§ Tareas pendientes
**1)** ¿En qué año abolió oficialmente la esclavitud Mauritania, según el texto sobre Mauritania?
**2)** Repite literalmente el pasaje del texto sobre Mauritania que va desde "Pero las leyes" hasta "documentos y sin voz.", ambos incluidos.

§ Fragmento
Mauritania: el país africano que no rompió sus cadenas
“No hay independencia mientras un ser humano pertenezca a otro. La esclavitud no es pasado en Mauritania y si es presente disfrazado de costumbre”
EL PAÍS QUE AÚN NO ES LIBRE
Mauritania se levanta sobre un mar de arena y silencio. En el mapa aparece como una nación soberana del Sahel, con casi 5 millones de habitantes y vastos recursos minerales. En la realidad, es el último país del mundo que abolió oficialmente la esclavitud, en 1981, y el único que la tipificó como delito recién en 2007, más de dos siglos después de la Revolución Francesa y medio siglo después de su independencia.
Pero las leyes no rompieron las cadenas. Según la ONU, Amnistía Internacional y la Walk Free Foundation, entre 90.000 y 150.000 personas continúan viviendo en servidumbre hereditaria, equivalentes al 3% de la población total. No se trata de metáforas, se trata de hombres, mujeres y niños que nacen, trabajan y mueren bajo el dominio de clanes árabes-bereberes que heredan personas como si fueran ganado. En los barrios de Nuakchot, en los pueblos agrícolas de Kaedi o en las aldeas perdidas de Kiffa, familias enteras sirven sin salario, sin documentos y sin voz.
La esclavitud moderna en Mauritania no lleva grilletes de hierro, sino cadenas de costumbre y religión mal interpretada. Se sostiene en un sistema feudal amparado por el miedo y la indiferencia internacional. Es un crimen que se repite a la vista de todos y que el Estado oculta bajo el manto de la tradición. No hay independencia posible cuando una parte del pueblo pertenece a otra.
“Esta columna sobre Mauritania abre la herida y pone nombre al silencio del país que aún no es libre. “
“Su desafío no es abolir la esclavitud en la ley, sino en la conciencia.”
- EL PAÍS DE LAS ARENAS Y LAS SOMBRAS
Mauritania es el país donde el desierto parece no terminar y la historia no avanzar. Con un territorio de 1 millón de km², es una franja inmensa entre el Magreb árabe y el África negra, entre la arena del Sahara y las aguas del Atlántico. En el papel es república, pero en la práctica funciona como un mosaico de tribus, castas y contratos mineros que nunca beneficiaron al pueblo. Su ubicación geográfica la convierte en un enclave estratégico ya que limita con Argelia, Mali, Senegal y el Sahara Occidental y sirve de frontera invisible entre dos mundos que apenas se reconocen.
Bajo su superficie, el país es un cofre repleto de minerales, posee hierro, cobre, oro y gas natural. La empresa estatal SNIM (una de las mayores del continente) exporta cada año más de 12 millones de toneladas de hierro, valoradas en USD 1.500 millones, principalmente a China, Francia y España. Las reservas de oro superan los USD 45.000 millones, y los nuevos yacimientos de gas costa afuera, explotados junto a BP y Kosmos Energy, podrían generar ingresos de USD 1.200 millones anuales. Sin embargo, ese brillo se apaga en las cifras sociales y es que el 45% de la población vive en pobreza multidimensional, el índice de alfabetización apenas alcanza el 55% y el desempleo juvenil supera el 31%.

§ Extracto de datos

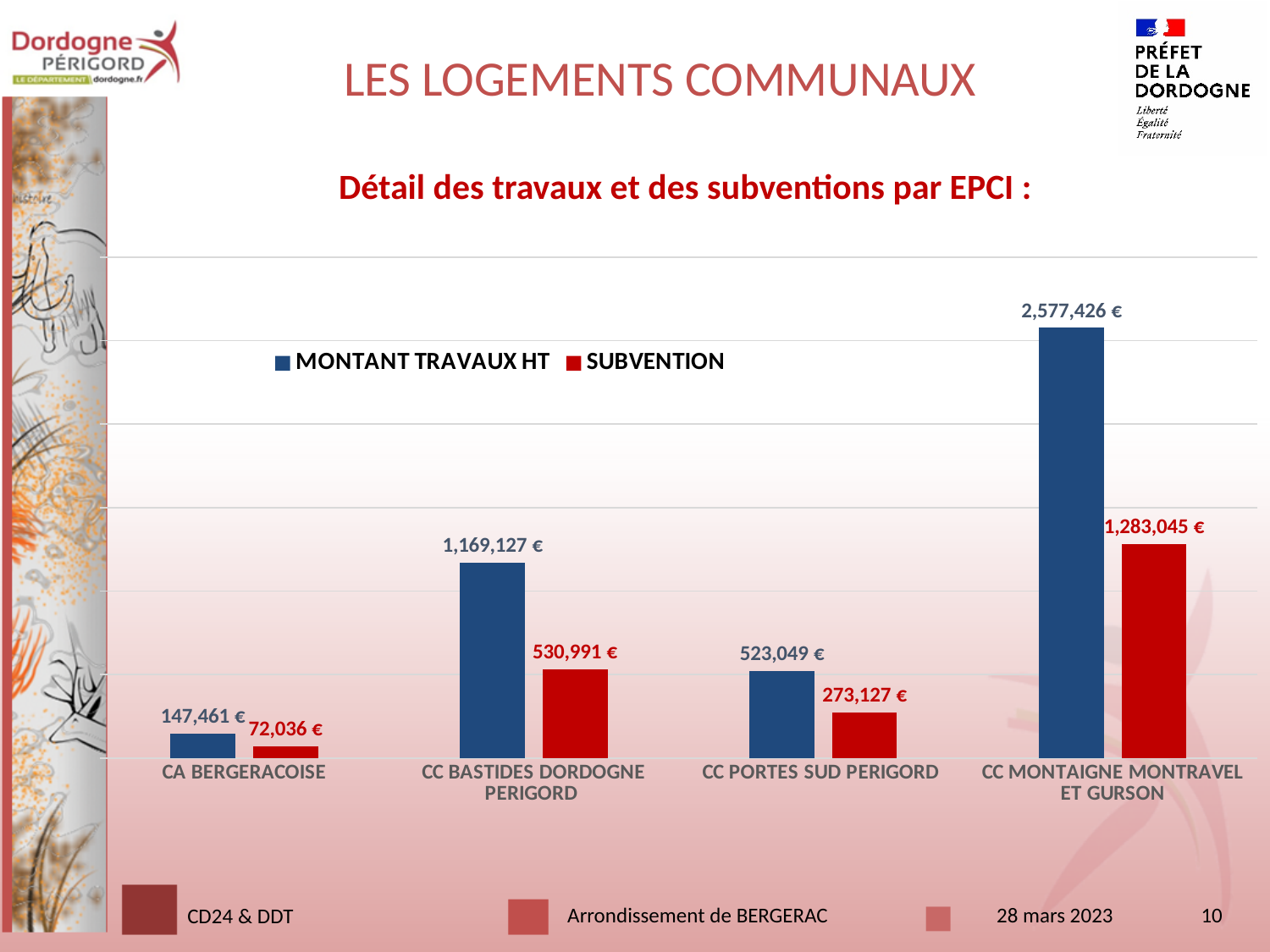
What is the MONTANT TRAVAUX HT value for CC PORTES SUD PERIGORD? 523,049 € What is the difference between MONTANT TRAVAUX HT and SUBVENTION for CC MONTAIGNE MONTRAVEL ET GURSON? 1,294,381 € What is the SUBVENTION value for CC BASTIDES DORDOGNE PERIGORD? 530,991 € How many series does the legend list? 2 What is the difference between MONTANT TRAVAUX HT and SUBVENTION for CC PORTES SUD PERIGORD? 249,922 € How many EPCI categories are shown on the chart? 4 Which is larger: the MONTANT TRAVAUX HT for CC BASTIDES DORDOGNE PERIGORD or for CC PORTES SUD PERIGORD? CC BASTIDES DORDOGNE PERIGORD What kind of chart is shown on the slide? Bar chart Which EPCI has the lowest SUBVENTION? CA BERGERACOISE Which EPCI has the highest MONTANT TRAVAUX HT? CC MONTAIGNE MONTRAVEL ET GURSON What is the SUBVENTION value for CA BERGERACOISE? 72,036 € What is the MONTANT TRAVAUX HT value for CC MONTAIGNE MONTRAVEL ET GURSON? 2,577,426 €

§ Respuestas numeradas
**1)** En 1981.

**2)**
Pero las leyes no rompieron las cadenas. Según la ONU, Amnistía Internacional y la Walk Free Foundation, entre 90.000 y 150.000 personas continúan viviendo en servidumbre hereditaria, equivalentes al 3% de la población total. No se trata de metáforas, se trata de hombres, mujeres y niños que nacen, trabajan y mueren bajo el dominio de clanes árabes-bereberes que heredan personas como si fueran ganado. En los barrios de Nuakchot, en los pueblos agrícolas de Kaedi o en las aldeas perdidas de Kiffa, familias enteras sirven sin salario, sin documentos y sin voz.